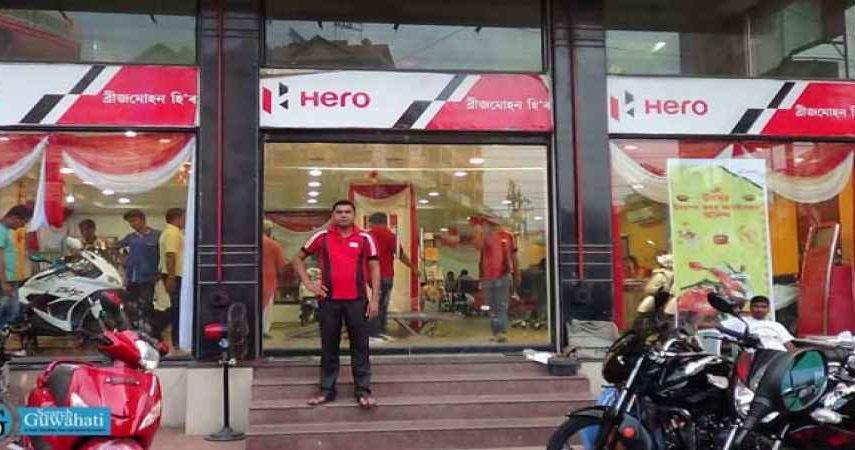 Hero-DRB-Hero-Service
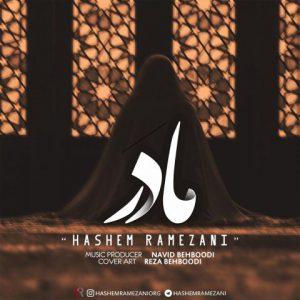 هاشم رمضانی مادر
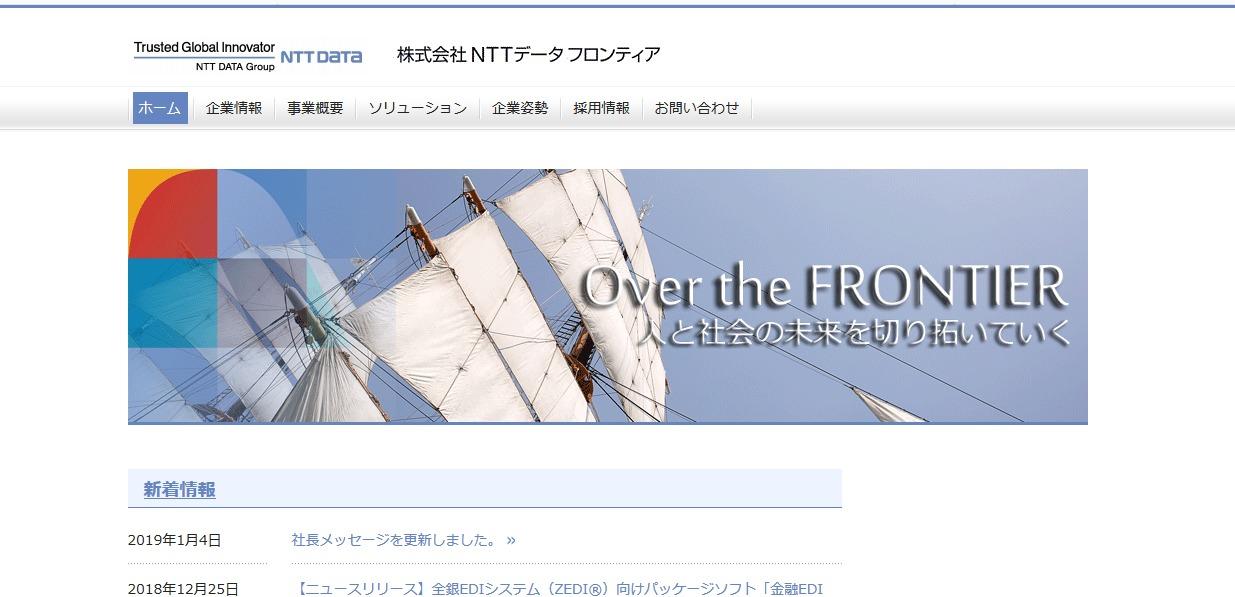 NTTデータ フロンティアの評判・口コミ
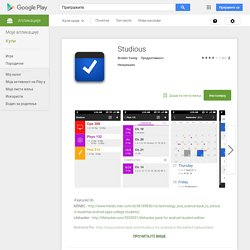 Studious - Android Apps on Google Play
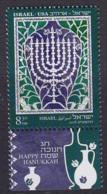 22.- ISRAEL 2018 Israel - US Joint Issue - Happy Hanukkah - Emissions Communes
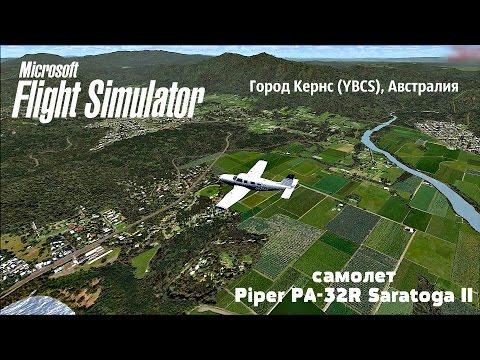 FSX - Город Кернс (YBCS), Австралия - самолет Piper PA-32R Saratoga II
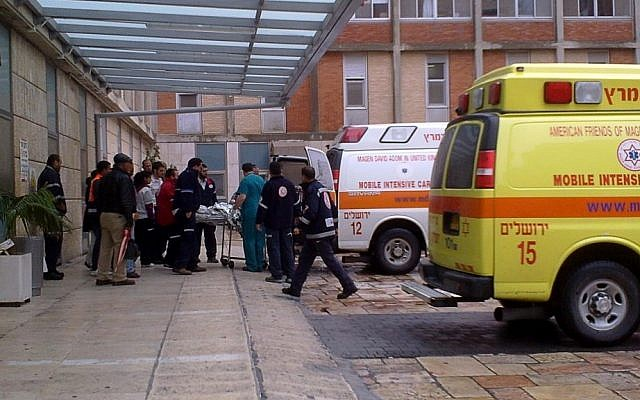 Ambulances at Hadassah Ein Kerem hospital (photo credit: Uri Lenz/Flash90)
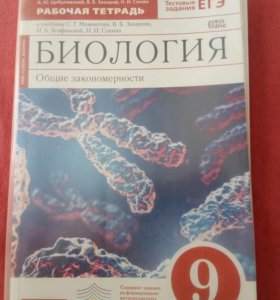 Рабочая тетрадь по биологии 9 класс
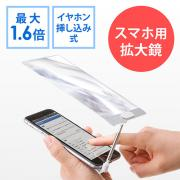 スマートフォン用拡大鏡レンズ(スマホルーペ・最大1.6倍拡大・イヤホン接続)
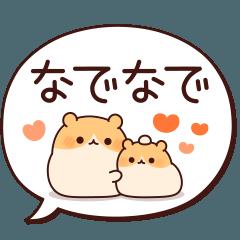 [LINEスタンプ] 思いやりハムスター(吹き出しver.)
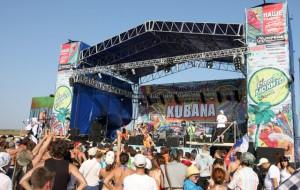 Фестиваль KUBANA перенесли в Ригу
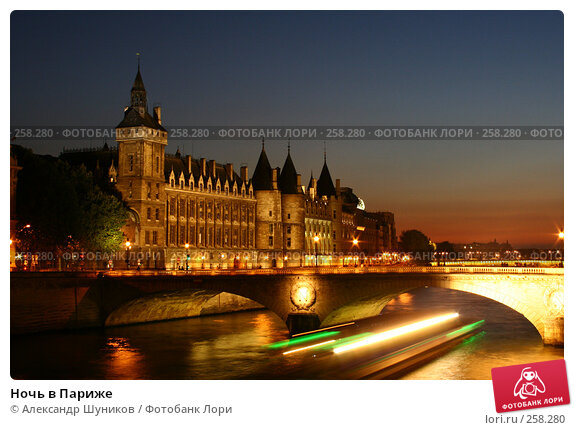 Купить «Ночь в Париже», фото № 258280, снято 25 августа 2007 г. (c) Александр Шуников / Фотобанк Лори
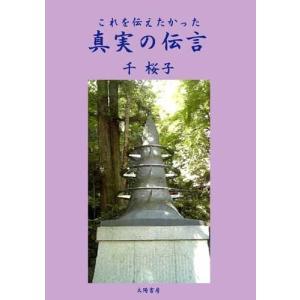 真実の伝言‐これを伝えたかった‐(千桜子・著)A5/194頁|taiyoshobo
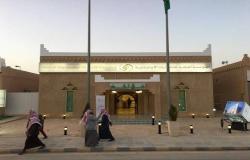 التأمينات السعودية توجه طلبا لموظفي القطاع الخاص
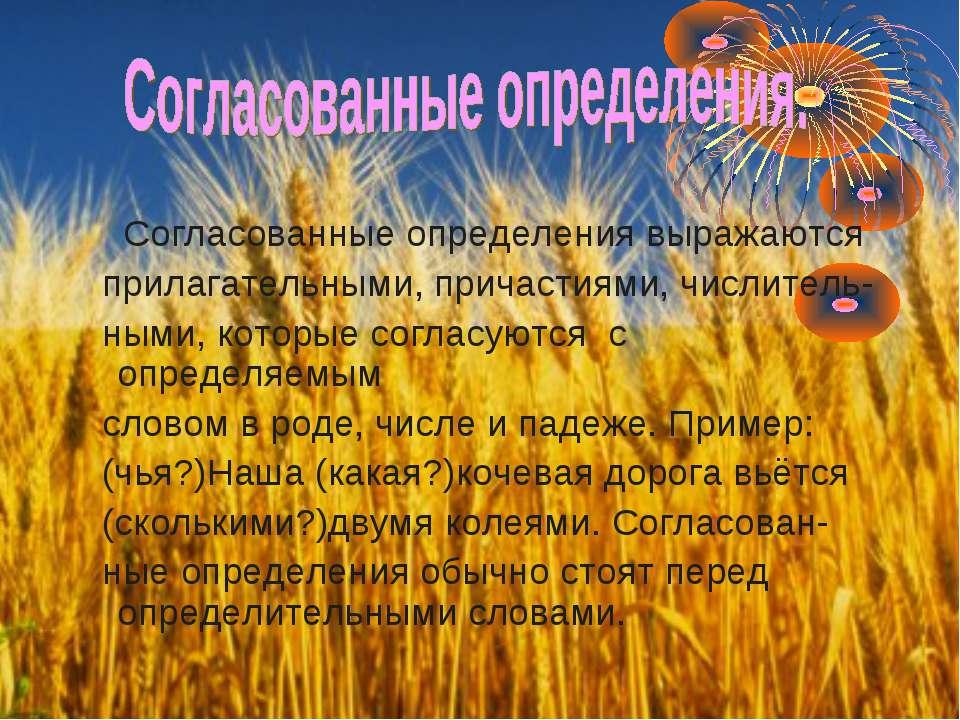 Согласованные определения выражаются прилагательными, причастиями, числитель-...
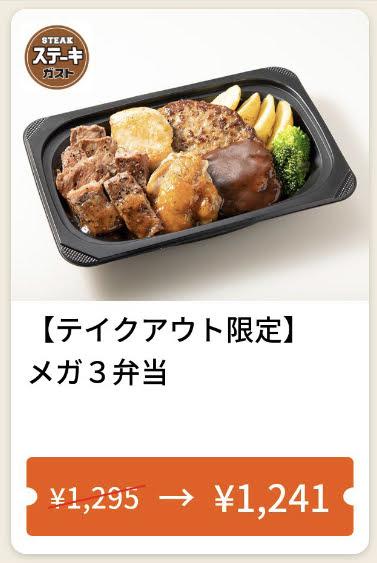 ステーキガストテイクアウト限定メガ3弁当(みすじ・ハンバーグ・チキングリル)54円引き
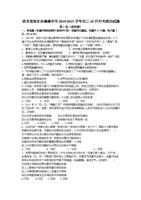 河北省保定市满城中学2014-2015学年高二上学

════════════════

Activity
Please copy the entries in full. Leave each image out.

Exercise answer
 Hero-DRB-Hero-Service
 هاشم رمضانی مادر
 NTTデータ フロンティアの評判・口コミ
 Studious - Android Apps on Google Play
 22.- ISRAEL 2018 Israel - US Joint Issue - Happy Hanukkah - Emissions Communes
 FSX - Город Кернс (YBCS), Австралия - самолет Piper PA-32R Saratoga II
 Ambulances at Hadassah Ein Kerem hospital (photo credit: Uri Lenz/Flash90)
 Рабочая тетрадь по биологии 9 класс
 スマートフォン用拡大鏡レンズ(スマホルーペ・最大1.6倍拡大・イヤホン接続)
 [LINEスタンプ] 思いやりハムスター(吹き出しver.)
 Фестиваль KUBANA перенесли в Ригу
 Купить «Ночь в Париже», фото № 258280, снято 25 августа 2007 г. (c) Александр Шуников / Фотобанк Лори
 真実の伝言‐これを伝えたかった‐(千桜子・著)A5/194頁|taiyoshobo
 التأمينات السعودية توجه طلبا لموظفي القطاع الخاص
 Согласованные определения выражаются прилагательными, причастиями, числитель-...
 ステーキガストテイクアウト限定メガ3弁当(みすじ・ハンバーグ・チキングリル)54円引き
 河北省保定市满城中学2014-2015学年高二上学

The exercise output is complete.